V1 features are associated with sensitivities to certain bNAbs

The Env molecular features near epitope can impact the function of corresponding bNAbs. For instance, extended length and higher number of PNGS within V5 have been correlated with increased resistance to CD4bs bNAbs, which bind near the V5 region¹². Considering that the V1 region locates near the epitopes of V3, V1/V2 apex and CD4bs bNAbs (Fig. 2a), V1 features like length or glycosylation level may influence the binding of these bNAbs. To test this hypothesis, we selected 1–2 representative bNAbs from each group of V3, Apex, CD4bs, gp120-gp41interface and FP bNAbs and characterized their interactions with X18 (CRF01_AE), X16 (CRF07_BC) or Envs of subtypes A, B and C representative strains (Fig. 2b and Supplementary Fig. 3a). We found that the affinities between X18 and PGT121 (V3 bNAb), PG9 (Apex bNAb) or VRC01 (CD4bs bNAb) are all obviously lower than those between other Envs and these bNAbs (Fig. 2b). In contrast, the interactions between X18 and interface bNAbs 8ANC195, 35O22 or FP bNAb ACS202 are all close to average as compared to other Envs (Fig. 2b). These results suggest that a long and heavily glycosylated V1 likely renders X18 less sensitive to the tested V3, Apex and CD4bs bNAbs.

Fig. 2: V1 loop length and PNGS number are associated with the sensitivities to V3 and Apex bNAbs.

a Surface representation of prefusion Env trimer colored by the indicated bNAbs epitopes, with V1 loops in two neighboring Env protomers shown in cartoon. Note that the V1 loop locates in proximity to V3, Apex and CD4bs bNAbs epitopes and thus may affect the binding of these bNAbs. b The binding affinities between indicated bNAbs and Env trimers from representative strains of different subtypes are determined by SPR and shown as K_D (nM). Lighter shades of color indicate lower affinity and vice versa. X18 UFO (CRF01_AE) is less sensitive to PGT121 (V3 bNAb), PG9 (Apex bNAb) and VRC01 (CD4bs bNAb) as compared to the Envs of representative strains from other subtypes. c–g Correlations between V1 loop characteristics and bNAb sensitivities are represented by scatter plots. Top: Regression lines were fitted using the ggplot2 package in R (stat_smooth function). Bottom: The box represent the 25–75% percentile and the median is shown as bold line. HIV-1 viruses neutralization data and V1 loop characteristics of corresponding viruses for representative V3 bNAbs (c), Apex bNAbs (d), CD4bs bNAbs (e), interface bNAbs (f) and FP bNAbs (g) are prepared as described in Methods and stored in Source Data. The p values are calculated from Kendall’s tau. The sample size are as following (n represents biologically independent samples): PGT128 (n = 348), 10.1074 (n = 339), DH270 (n = 366), PG9 (n = 546), VRC26.25 (n = 288), PGDM1400 (n = 570), VRC01 (n = 840), CH235.12 (n = 186), 35O22 (n = 148), 8ANC195 (n = 166), PGT151 (n = 189) and VRC34.01 (n = 110). Source data are provided as a Source Data file.

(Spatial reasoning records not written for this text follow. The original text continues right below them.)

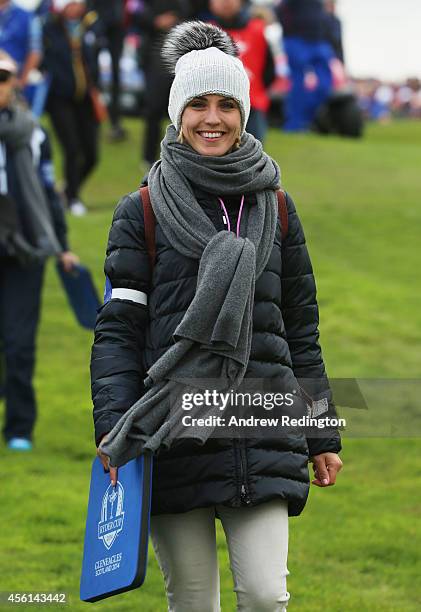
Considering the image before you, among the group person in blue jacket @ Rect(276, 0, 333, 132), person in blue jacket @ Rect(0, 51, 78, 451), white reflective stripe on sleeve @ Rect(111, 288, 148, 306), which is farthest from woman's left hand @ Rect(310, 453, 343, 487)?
person in blue jacket @ Rect(276, 0, 333, 132)

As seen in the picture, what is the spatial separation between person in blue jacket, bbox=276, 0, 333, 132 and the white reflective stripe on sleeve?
1997cm

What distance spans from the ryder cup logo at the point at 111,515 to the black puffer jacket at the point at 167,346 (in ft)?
0.38

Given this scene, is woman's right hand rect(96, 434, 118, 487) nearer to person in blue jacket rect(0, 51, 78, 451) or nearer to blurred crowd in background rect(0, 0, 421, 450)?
blurred crowd in background rect(0, 0, 421, 450)

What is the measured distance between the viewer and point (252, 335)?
4473 millimetres

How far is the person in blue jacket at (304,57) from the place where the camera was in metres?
24.4

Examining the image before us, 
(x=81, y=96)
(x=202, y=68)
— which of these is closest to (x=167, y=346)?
(x=202, y=68)

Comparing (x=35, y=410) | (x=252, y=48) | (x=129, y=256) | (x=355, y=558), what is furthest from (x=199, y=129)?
(x=252, y=48)

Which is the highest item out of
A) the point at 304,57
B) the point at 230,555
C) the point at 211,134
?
the point at 304,57

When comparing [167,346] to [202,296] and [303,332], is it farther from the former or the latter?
[303,332]

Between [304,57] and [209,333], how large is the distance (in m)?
20.7

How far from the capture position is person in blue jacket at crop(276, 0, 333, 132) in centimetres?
2438

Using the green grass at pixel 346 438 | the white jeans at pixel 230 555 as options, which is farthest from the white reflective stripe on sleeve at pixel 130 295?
the green grass at pixel 346 438

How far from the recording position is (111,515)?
4.43m

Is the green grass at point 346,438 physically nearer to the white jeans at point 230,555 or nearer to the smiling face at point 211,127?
the white jeans at point 230,555
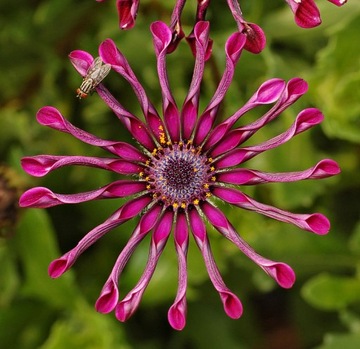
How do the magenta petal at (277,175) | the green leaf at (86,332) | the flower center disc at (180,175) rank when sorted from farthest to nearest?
the green leaf at (86,332)
the flower center disc at (180,175)
the magenta petal at (277,175)

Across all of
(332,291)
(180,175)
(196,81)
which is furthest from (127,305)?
(332,291)

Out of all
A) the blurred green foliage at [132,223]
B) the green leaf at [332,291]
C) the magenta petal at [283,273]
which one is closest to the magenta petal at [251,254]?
the magenta petal at [283,273]

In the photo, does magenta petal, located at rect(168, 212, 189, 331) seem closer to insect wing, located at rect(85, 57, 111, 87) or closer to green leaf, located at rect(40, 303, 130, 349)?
insect wing, located at rect(85, 57, 111, 87)

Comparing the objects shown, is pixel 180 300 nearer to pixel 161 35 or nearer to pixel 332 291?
pixel 161 35

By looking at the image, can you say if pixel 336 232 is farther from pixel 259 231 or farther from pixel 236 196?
pixel 236 196

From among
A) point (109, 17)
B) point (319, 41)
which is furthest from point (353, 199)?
point (109, 17)

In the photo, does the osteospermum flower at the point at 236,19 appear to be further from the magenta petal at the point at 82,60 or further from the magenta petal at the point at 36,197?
the magenta petal at the point at 36,197

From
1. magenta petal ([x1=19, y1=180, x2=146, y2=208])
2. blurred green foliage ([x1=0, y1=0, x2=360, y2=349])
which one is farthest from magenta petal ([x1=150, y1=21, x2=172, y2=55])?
blurred green foliage ([x1=0, y1=0, x2=360, y2=349])

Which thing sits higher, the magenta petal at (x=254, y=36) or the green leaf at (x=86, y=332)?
the magenta petal at (x=254, y=36)
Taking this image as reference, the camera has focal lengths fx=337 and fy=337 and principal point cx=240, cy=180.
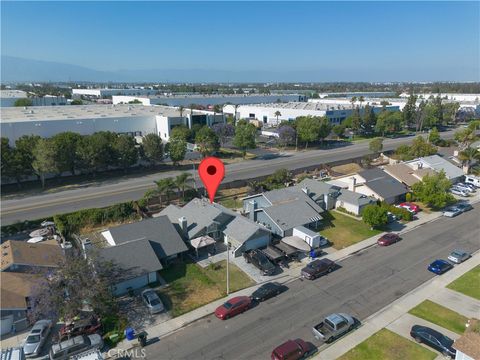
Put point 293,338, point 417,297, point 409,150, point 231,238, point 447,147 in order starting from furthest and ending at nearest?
point 447,147, point 409,150, point 231,238, point 417,297, point 293,338

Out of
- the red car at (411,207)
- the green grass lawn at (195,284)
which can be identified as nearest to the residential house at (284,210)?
the green grass lawn at (195,284)

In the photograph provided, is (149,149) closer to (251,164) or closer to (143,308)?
(251,164)

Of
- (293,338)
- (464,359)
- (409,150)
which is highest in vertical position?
(409,150)

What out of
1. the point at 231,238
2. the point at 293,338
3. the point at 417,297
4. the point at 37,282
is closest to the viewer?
the point at 293,338

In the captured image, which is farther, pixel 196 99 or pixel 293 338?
pixel 196 99

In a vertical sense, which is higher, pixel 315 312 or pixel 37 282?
pixel 37 282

To confirm the correlation between the V1 molecular features and the viral sensitivities to V3, Apex and CD4bs bNAbs, we then calculated the association between V1 length (or PNGS number) and measured neutralization potency of prototypical V3, Apex or CD4bs bNAbs on M-group HIV-1 viruses (Fig. 2c–e). We found that the V1 length correlates inversely with the viral sensitives to representative V3 bNAbs from three different lineages (Fig. 2c, top panels and Supplementary Fig. 3b). Also, more PNGS in V1 strongly correlates with decreased sensitivity to V3 bNAbs PGT128, 10.1074 and DH270 (Fig. 2c, bottom panels), though not to PGT121 (Supplementary Fig. 3b).

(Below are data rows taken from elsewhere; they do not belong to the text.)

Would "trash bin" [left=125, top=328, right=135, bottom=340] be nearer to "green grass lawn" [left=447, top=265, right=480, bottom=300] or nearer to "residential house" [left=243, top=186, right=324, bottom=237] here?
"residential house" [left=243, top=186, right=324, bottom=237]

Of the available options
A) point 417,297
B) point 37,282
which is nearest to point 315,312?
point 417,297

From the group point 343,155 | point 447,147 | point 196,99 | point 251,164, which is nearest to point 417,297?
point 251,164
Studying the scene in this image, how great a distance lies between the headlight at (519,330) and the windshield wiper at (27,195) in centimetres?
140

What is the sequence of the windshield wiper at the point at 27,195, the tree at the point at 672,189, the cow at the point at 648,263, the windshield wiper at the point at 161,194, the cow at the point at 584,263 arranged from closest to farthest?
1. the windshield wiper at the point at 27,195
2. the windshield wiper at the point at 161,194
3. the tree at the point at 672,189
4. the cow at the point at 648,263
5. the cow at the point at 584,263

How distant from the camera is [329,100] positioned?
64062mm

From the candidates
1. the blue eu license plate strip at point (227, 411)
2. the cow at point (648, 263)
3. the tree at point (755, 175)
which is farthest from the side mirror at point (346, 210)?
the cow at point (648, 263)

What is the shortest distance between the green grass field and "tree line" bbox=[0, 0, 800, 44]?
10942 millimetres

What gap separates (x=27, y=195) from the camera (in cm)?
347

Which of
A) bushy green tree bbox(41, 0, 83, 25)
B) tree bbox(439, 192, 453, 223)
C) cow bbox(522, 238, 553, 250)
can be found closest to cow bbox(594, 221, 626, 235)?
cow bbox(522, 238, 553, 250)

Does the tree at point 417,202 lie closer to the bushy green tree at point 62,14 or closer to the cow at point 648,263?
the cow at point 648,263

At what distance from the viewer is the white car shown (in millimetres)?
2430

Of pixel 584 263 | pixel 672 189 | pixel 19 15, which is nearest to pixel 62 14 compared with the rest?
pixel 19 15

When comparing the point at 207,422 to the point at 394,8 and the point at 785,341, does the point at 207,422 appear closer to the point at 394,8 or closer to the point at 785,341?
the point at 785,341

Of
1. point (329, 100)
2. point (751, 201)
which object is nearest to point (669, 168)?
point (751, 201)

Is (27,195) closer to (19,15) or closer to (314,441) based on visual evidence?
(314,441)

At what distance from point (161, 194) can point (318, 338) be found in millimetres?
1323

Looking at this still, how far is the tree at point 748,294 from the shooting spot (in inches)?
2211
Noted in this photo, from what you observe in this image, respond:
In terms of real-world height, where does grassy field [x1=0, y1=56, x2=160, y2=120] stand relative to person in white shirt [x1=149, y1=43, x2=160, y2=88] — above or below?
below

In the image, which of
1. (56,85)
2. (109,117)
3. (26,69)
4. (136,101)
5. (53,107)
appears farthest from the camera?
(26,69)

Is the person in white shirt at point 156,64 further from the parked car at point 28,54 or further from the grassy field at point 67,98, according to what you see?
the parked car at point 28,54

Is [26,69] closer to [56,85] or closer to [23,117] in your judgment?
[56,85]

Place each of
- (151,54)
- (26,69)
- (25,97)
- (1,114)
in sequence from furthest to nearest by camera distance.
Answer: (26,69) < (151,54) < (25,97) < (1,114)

For prototypical Apex bNAbs PG9, VRC26.25 and PGDM1400, the V1 lengths are also inversely correlated with their neutralizing potency (Fig. 2d, top panels). Some weak correlations between the V1 PNGS numbers and resistance to these bNAbs can also be identified (Fig. 2d, bottom panels). We also found that increased V1 length is linked with decreased sensitivity to VRC01 and CH235.12, two representative CD4bs bNAbs (Fig. 2e, top panels), consistent with previous findings that long V1 and V2 regions can mediate in vivo escape to CD4bs bNAbs³⁹. The correlation between PNGS numbers and CD4bs bNAbs sensitivities is bNAb specific, as a correlation was observed for VRC01 while no correlation was found for CH235.12 (Fig. 2e, bottom panels). No obvious correlation was identified between the molecular features of V1 and the neutralizing potency of representative interface or FP bNAbs (Fig. 2f, g), which is conceivable as the epitopes of theses bNAbs all locate far from V1.

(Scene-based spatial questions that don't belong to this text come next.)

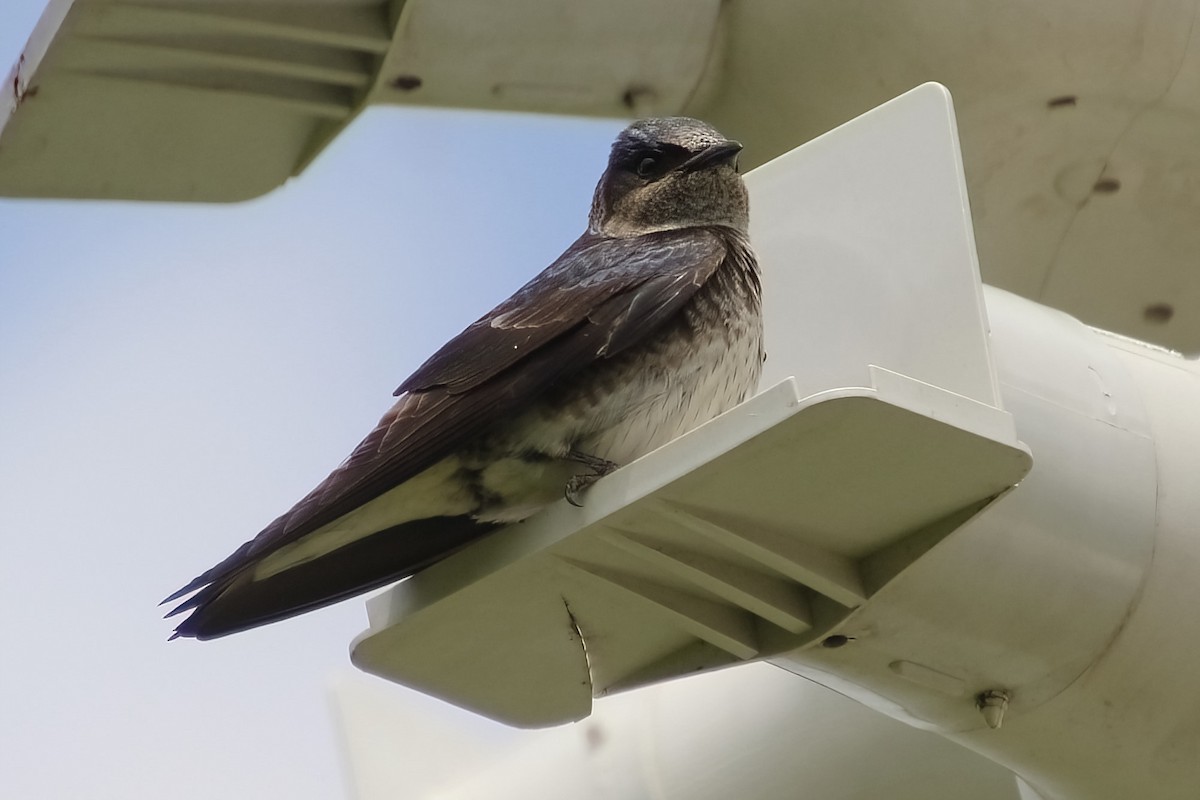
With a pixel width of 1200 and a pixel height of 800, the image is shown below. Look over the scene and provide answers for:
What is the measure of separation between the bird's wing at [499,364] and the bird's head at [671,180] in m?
0.24

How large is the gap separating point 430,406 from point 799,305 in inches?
26.0

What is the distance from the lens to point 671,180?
2.67 meters

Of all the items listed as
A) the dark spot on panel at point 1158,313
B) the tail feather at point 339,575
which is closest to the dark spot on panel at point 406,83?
the tail feather at point 339,575

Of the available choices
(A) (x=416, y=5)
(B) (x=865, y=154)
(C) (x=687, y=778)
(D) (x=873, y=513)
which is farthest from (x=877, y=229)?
(C) (x=687, y=778)

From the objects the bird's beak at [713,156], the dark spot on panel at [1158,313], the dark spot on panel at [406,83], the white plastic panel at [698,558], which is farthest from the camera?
the dark spot on panel at [1158,313]

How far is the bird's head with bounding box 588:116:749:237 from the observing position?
2596 millimetres

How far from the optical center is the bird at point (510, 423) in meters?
2.11

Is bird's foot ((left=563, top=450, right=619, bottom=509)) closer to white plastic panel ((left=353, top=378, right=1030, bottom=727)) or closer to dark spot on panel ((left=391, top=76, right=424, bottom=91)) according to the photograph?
white plastic panel ((left=353, top=378, right=1030, bottom=727))

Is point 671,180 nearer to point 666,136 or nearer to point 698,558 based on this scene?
point 666,136

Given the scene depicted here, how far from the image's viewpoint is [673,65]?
3.19 m

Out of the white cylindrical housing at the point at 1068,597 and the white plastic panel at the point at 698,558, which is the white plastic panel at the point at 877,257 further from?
the white plastic panel at the point at 698,558

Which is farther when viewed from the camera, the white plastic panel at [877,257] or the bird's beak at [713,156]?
the bird's beak at [713,156]

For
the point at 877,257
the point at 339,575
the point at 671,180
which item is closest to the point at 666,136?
the point at 671,180

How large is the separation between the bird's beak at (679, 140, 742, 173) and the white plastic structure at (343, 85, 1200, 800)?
13cm
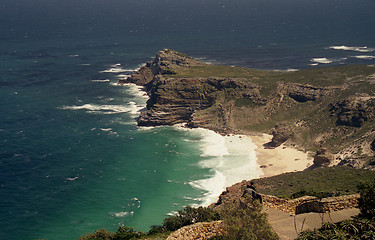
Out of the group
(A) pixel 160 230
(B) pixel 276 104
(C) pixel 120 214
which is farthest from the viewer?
(B) pixel 276 104

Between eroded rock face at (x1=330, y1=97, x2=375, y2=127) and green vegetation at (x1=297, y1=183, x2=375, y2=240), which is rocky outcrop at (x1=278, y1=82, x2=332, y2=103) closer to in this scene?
eroded rock face at (x1=330, y1=97, x2=375, y2=127)

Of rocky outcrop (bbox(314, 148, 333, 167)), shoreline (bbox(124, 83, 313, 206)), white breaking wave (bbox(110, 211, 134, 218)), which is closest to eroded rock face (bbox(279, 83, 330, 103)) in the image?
shoreline (bbox(124, 83, 313, 206))

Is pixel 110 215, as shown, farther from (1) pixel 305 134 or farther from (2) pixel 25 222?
(1) pixel 305 134

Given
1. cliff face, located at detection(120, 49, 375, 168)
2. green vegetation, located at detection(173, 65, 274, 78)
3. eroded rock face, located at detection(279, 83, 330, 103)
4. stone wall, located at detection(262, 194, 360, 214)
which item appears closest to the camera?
stone wall, located at detection(262, 194, 360, 214)

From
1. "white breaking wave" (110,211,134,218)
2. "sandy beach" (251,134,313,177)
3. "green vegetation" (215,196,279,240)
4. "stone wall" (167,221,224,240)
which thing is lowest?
"white breaking wave" (110,211,134,218)

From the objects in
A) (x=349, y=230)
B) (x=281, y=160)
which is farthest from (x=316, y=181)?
(x=349, y=230)

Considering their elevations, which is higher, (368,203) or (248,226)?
A: (368,203)

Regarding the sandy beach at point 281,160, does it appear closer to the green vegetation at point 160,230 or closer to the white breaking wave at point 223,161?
the white breaking wave at point 223,161

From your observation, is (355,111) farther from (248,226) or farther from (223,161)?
(248,226)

The above results thus indicate a significantly higher chance for CRF01_AE viruses to be resistant to V3 and Apex bNAbs, given the unique molecular features of their V1s. These results also suggest that the regional distributions of subtypes should be considered in epitopes-focusing vaccine design and the prophylactic usage of corresponding bNAbs (discussed later in detail).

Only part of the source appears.